━━━━━ Records for this exercise
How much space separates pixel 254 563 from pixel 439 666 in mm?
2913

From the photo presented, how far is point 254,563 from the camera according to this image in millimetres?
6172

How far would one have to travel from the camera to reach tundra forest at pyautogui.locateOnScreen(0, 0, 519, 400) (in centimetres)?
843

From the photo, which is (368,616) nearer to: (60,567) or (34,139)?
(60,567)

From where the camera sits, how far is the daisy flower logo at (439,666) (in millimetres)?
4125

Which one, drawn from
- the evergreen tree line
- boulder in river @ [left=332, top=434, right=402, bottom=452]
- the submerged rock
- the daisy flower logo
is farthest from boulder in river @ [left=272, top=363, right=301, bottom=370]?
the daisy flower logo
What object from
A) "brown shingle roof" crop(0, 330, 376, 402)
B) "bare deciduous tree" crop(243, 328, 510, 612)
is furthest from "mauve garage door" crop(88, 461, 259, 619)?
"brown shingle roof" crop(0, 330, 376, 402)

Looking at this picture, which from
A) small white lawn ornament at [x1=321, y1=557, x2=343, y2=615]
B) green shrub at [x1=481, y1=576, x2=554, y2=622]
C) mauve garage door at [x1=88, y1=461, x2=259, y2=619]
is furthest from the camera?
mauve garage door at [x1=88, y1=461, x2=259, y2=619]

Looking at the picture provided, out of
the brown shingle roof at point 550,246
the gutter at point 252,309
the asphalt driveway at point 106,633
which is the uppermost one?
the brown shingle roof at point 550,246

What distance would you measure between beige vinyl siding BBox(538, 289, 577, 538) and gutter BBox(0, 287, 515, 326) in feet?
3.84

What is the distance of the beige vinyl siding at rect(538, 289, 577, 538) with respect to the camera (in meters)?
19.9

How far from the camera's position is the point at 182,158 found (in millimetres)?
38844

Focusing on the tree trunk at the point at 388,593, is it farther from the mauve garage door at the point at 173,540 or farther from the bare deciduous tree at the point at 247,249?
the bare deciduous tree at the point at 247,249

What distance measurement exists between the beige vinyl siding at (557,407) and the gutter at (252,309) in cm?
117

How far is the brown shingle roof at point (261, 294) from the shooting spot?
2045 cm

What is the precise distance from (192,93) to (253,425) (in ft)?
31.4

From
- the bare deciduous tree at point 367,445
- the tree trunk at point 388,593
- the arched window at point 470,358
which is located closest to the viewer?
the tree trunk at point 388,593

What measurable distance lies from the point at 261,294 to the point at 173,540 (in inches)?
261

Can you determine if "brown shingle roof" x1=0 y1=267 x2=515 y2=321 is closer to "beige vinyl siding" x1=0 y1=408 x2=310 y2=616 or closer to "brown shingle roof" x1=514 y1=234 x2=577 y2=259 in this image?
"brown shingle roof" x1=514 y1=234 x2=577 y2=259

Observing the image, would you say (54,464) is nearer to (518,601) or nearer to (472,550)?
━━━━━━━━━━
* **Task description**
Please count the lines in the records above that contain the string "photo", treating uppercase and lowercase as different, and reply with only that number.

* **Correct output**
2